++++ Metin Bölümü ++++

• sükrü erbas siiri.

    ayrilik ne biliyor musun?
    ne araya yollarin girmesi,
    ne kapanan kapilar,
    ne yildiz kaymasi gecede,
    ne ceplerde tren tarifesi,
    ne de turna katari gökte.

    insanin içini dökmekten vazgeçmesi ayrilik!

    ipi kopmus boncuklar gibi yollara döktügü gözlerini,
    birer damla düs kirikligi olarak toplamasi içine.
    ardinda dünyalar isiyan camlar dururken,
    duvarlara dalip dalip gitmesi.
    türküsünü söylecek kimsesi kalmamak ayrilik.
    saçina rüzgar, sesine isik düsürememek kimsenin.
    çiçekçilerden uzaga düsmesi insanin yolunun.
    günesin bir ceza gibi dogmasi dünyaya.
    iki adimdan biri insanin, sevincin kundakçisi,
    hüznün armasi ayrilik.

    o küçük ölüm!

    usta dokunuslarla bizi büyük ölüme hazirlayan.

    ayrilik, o köpüklü öpüslerin ardindan gidip agzini yikadiginda baslamisti.
    ben bulutlari gösterirken,
    “bulmacanin bes harfli yemek sorusuna” yanit aramanla halkalanmis,
    “askin sarabinin agzini açtim, yar yüzünden içti murt bende kaldi”
    türküsü tenimde dügümlenirken, odadan çikisinla yolunu tutmus,
    daglarda öldürülen çocuklarin fotograflarini bir kenara itip,
    “bu etegin üstüne bu bluz yakisti mi? ”
    diye sordugunda varacagi yere varmisti çoktan.

    simdi anliyormusun gidisinin neden ayrilik olmadigini,
    bir yapragin düsmesi kadar ancak, acisi ve agirligi oldugunu.
    bir toplama isleminin sonucunu yazmak gibi bir deger tasidigini.
    bosluga bir bosluk katmadigini, kar yagdirmadigini yaz ortasinda....

    ne mi yapacagim bundan sonra?

    ayak izlerimi silmek için sana gelen bütün yollari tersinden yürüyecegim önce.
    siir yazmayacagim bir süre,
    fotograflarini günese koyacagim, bir an önce sararsinlar diye.
    hediyelik esya satan dükkanlarin önünden geçmeyecegim.
    senin için biriktirdigim yagmur suyunu, bir gül agacinin dibine dökecegim.
    falci kadinlara inanmayacagim artik.
    trafik polislerine adres sormayacagim,
    gelecege isik düsüren bir gülüsle gülmeyecegim kimseye....

    ne yapacagimi saniyorsun ki?

    tenin tenime bu kadar sinmisken,
    ömrüm azala azala önümden akarken,
    gittigin gerçek bu kadar herkese benzerken..

++++

→ Görev a: Aşağıdaki kayıtlarda "leather" dizgesini içeren kaç satır bulunduğunu belirtin ve yalnızca sayıyı yazın. Büyük ve küçük harf ayrımı dikkate alınır.

++++ Verilen Kayıtlar ++++

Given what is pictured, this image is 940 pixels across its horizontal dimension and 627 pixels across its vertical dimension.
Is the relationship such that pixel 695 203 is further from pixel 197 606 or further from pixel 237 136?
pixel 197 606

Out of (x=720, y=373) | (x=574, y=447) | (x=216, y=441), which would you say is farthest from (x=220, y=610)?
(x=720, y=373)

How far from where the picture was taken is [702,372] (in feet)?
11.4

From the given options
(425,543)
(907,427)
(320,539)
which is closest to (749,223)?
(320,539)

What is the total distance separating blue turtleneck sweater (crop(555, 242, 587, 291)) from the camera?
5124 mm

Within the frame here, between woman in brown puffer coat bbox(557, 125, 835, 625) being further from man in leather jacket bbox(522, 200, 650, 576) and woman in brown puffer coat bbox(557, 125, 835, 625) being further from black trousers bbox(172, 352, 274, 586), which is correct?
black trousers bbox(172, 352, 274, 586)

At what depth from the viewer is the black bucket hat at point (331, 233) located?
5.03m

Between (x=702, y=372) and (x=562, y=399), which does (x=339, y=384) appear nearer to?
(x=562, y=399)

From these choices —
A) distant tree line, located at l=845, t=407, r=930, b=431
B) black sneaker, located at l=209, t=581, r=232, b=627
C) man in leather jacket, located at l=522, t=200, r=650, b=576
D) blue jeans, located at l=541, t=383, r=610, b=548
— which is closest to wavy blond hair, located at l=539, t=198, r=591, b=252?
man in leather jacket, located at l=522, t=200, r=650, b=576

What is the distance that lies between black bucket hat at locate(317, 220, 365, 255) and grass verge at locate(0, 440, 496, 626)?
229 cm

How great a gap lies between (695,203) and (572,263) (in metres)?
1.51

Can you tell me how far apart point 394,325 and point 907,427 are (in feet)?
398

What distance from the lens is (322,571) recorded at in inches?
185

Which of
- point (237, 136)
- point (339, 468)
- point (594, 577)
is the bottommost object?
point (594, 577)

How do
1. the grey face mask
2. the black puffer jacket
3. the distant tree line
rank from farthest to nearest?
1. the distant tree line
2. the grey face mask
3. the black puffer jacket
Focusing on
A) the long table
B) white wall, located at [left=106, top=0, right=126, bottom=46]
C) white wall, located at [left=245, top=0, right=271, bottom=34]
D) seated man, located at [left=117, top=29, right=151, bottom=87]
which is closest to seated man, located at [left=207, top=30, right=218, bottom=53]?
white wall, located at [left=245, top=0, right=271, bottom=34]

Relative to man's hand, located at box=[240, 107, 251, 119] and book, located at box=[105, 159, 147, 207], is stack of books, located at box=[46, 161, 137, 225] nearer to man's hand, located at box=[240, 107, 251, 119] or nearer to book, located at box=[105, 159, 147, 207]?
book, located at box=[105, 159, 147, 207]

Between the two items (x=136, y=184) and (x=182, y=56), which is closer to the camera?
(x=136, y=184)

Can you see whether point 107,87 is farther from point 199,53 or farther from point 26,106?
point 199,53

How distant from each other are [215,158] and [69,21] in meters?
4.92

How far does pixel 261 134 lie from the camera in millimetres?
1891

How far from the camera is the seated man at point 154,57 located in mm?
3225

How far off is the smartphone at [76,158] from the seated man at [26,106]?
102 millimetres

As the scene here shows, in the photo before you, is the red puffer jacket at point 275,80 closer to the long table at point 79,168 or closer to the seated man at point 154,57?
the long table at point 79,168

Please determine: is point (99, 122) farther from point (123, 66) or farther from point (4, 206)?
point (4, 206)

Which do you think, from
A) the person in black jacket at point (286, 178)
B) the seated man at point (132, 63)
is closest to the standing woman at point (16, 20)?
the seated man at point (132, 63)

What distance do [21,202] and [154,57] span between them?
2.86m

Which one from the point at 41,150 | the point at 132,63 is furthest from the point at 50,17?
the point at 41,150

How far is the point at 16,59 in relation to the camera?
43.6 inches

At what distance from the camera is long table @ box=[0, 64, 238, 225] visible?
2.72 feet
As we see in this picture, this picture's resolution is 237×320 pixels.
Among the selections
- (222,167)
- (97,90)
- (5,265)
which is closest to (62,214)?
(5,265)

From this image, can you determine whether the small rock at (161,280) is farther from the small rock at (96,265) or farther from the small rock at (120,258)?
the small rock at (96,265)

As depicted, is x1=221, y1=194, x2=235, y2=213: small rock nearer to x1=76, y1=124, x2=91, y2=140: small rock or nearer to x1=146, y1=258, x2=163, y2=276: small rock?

++++

→ Görev b: Yukarıdaki ayrılık şiirinden "ne araya yollarin" ile "olarak toplamasi içine." arasındaki bölümü, bu iki ifade de dahil olmak üzere, hiçbir değişiklik yapmadan aktarın.

→ Yanıt a: 3

→ Yanıt b:
ne araya yollarin girmesi,
    ne kapanan kapilar,
    ne yildiz kaymasi gecede,
    ne ceplerde tren tarifesi,
    ne de turna katari gökte.

    insanin içini dökmekten vazgeçmesi ayrilik!

    ipi kopmus boncuklar gibi yollara döktügü gözlerini,
    birer damla düs kirikligi olarak toplamasi içine.